Like all other types of bucket, a FreeFormat bucket is made up of a group of properties which are called FreeFormat properties and are organized into a tree. It is a convention to call the parts making up a tree as nodes. So FreeFormat node is an alias of FreeFormat property. There are the following two approaches to classify FreeFormat properties.

FreeFormat properties can be classified into the following two categories considering if they have FreeFormat marks:

  • ones without a FreeFormat mark: The property cannot be located via referring to a FreeFormat mark. Instead it is located with an absolute XPath expression.

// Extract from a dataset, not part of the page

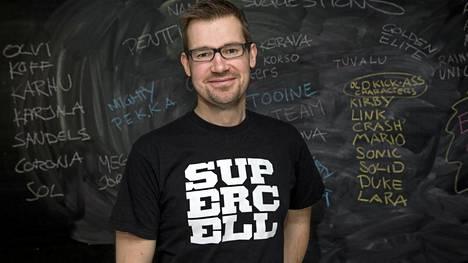 Suomen kovatuloisin. Supercellin luova johtaja Mikko Kodisoja oli isänsä mukaan nuorena luova tyyppi, joka joka kiinnostui tietokoneista ja pelaamisesta jo varhain.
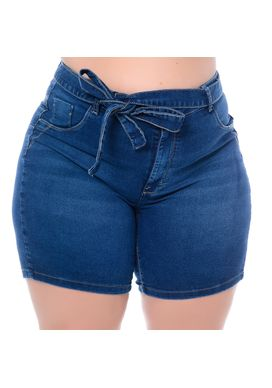blusa-deidy-e-shorts--2-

In order to extract data for this property, data mapping must be performed to define the data extraction rules;
  • ones with FreeFormat marks: The property can be located via referring to a FreeFormat mark. As a result, the data extraction rules are more robust against the changes in Web page's structures.

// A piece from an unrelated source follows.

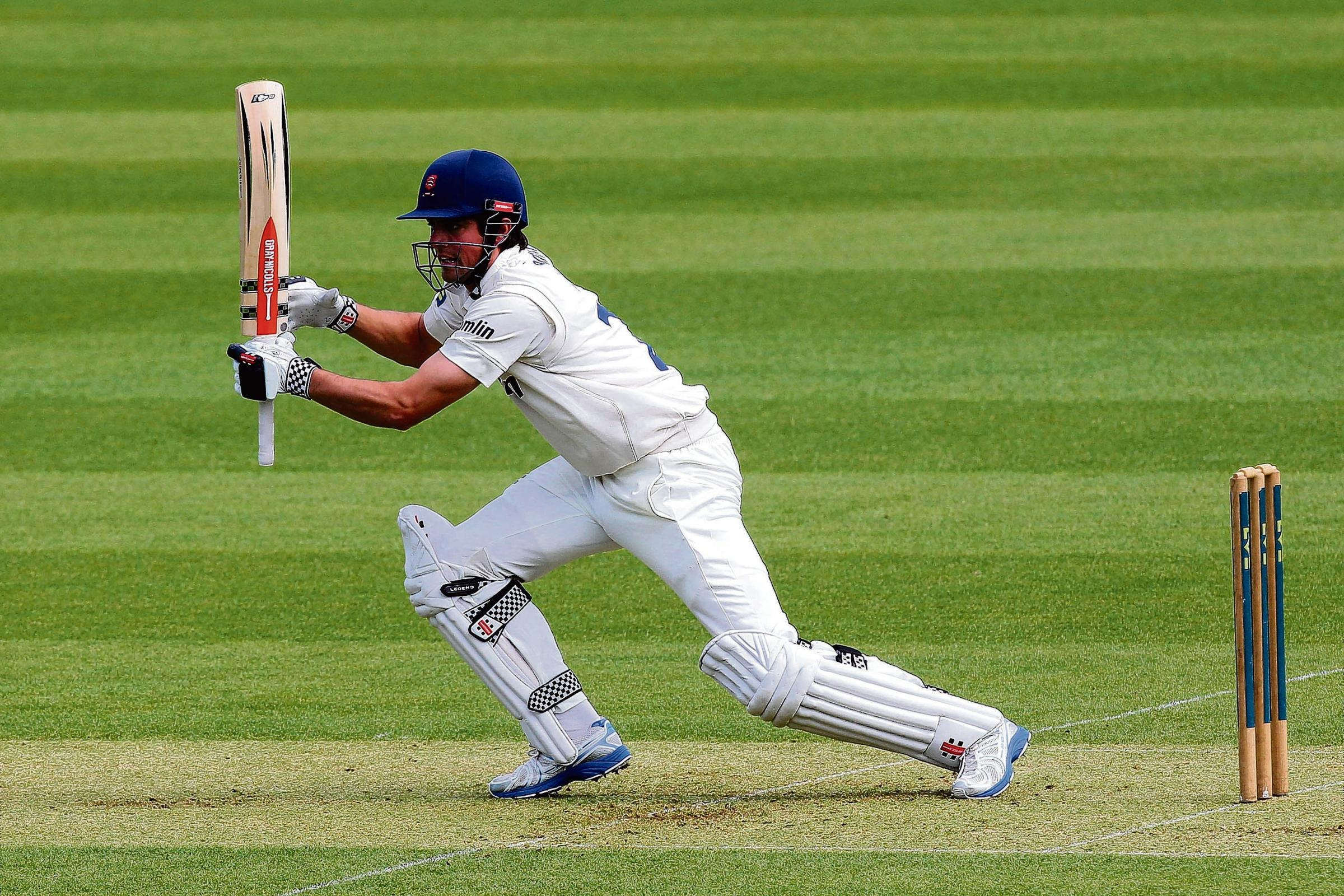 Alastair Cook   PIC GAVIN ELLIS/TGS PHOTOS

Alternatively, FreeFormat properties can be classified into the following two categories from point of view of the roles in a FreeFormat bucket:

  • container nodes: They represents a sub-container in a bucket. They always have one or more children nodes. The containers can be nested into unlimited levels. The top container is the bucket self.
  • leaf nodes: They are leaves on a tree. They cannot contain children nodes. They are holders of extracted data.



FreeFormat Mark

Some metadata in HTML documents, e.g. tags and attributes, can be viewed as marks of semantic annotations. The Freeformat approach can recognize the marks and anchor the annotations onto them. For example, HTML attributes of class and id are often recognized as the marks. In fact, FreeFormat approach is very efficient to recognize miroformats and makes fully use of them to reformat the Web pages and to extract data from them. Further more, FreeFormat is more extensible since not only microformats but also most of HTML attributes can be made use of by it. with the help of FreeFormat marks, MetaSeeker toolkit can efficiently extract data from the Web and the extraction rules are robust to the changes in the Web page's structures.



Types of FreeFormat marks

MetaStudio V3.x supports only two types of FreeFormat marks, i.e. class and id, both of which are the HTML attributes. When defining data extraction rules, either class or id can be chosen. In some cases, it may be better to choose neither. How to choose the marks are explained in detail in MetaStudio User's Guide V3.1.0.